- VCD cover
- Directed by: Bapu
- Based on: Mullum Malarum by Mahendran
- Produced by: Jayakrishna
- Starring: Mohan Babu; Revathi; Mucherla Aruna; Murali Mohan;
- Music by: S. P. Balasubrahmanyam
- Production company: Muddu Art Movies
- Release date: 30 June 1984;
- Country: India
- Language: Telugu

= Seethamma Pelli =

Seethamma Pelli is a 1984 Indian Telugu-language drama film directed by Bapu. A remake of the 1978 Tamil film Mullum Malarum, it stars Mohan Babu, Revathi (in her Telugu film debut), Mucherla Aruna, and Murali Mohan. The film was released on 30 June 1984.

== Cast ==
- Mohan Babu
- Revathi as Seethamma
- Mucherla Aruna
- Murali Mohan
- Nutan Prasad
- Rallapalli
- Silk Smitha in a special appearance

== Soundtrack ==
The soundtrack was composed by S. P. Balasubrahmanyam, and lyrics were written by Veturi.

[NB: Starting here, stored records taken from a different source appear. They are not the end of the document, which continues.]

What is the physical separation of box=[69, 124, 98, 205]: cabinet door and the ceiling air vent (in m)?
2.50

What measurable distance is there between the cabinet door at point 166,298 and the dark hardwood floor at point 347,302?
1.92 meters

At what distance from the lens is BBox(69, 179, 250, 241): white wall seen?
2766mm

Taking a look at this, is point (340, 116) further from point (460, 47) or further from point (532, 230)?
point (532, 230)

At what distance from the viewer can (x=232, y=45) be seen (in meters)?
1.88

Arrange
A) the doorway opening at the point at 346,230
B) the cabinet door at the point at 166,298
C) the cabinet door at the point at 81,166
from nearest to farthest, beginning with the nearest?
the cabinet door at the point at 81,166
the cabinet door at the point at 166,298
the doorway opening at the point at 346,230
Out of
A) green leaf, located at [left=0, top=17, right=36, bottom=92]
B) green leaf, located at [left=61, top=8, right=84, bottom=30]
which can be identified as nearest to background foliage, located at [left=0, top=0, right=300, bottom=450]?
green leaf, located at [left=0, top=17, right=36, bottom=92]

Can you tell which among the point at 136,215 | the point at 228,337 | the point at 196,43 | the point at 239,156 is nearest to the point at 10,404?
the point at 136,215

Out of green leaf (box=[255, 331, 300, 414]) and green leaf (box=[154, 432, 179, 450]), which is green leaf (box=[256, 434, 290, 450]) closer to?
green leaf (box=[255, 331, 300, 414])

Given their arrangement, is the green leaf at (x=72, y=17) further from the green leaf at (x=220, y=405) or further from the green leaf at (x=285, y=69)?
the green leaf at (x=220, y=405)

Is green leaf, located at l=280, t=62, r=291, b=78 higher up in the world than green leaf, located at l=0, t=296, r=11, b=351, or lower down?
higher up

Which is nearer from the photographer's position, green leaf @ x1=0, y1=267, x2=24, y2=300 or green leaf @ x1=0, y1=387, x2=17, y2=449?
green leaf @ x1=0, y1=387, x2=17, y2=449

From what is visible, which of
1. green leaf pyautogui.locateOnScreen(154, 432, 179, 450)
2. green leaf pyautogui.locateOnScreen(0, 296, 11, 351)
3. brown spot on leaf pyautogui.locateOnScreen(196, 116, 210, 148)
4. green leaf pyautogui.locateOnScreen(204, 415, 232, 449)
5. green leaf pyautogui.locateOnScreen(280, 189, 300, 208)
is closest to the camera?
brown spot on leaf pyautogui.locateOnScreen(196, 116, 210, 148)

| No. | Title | Singer(s) | Length |
|---|---|---|---|
| 1. | "Shocku Oh Yamma Shocku" | P. Susheela, S. P. Balasubrahmanyam |  |
| 2. | "Yemaayanu Thali" | P. Susheela, S. P. Sailaja |  |
| 3. | "Segathaggani" | P. Susheela, S. P. Balasubrahmanyam |  |
| 4. | "Chellivaina" | S. P. Balasubrahmanyam, Chorus |  |

== Release ==
Seethamma Pelli was released on 30 June 1984. The film was commercially successful, although not as much as the original. For her performance, Revathi won the Cinema Express Award for Best Telugu Actress.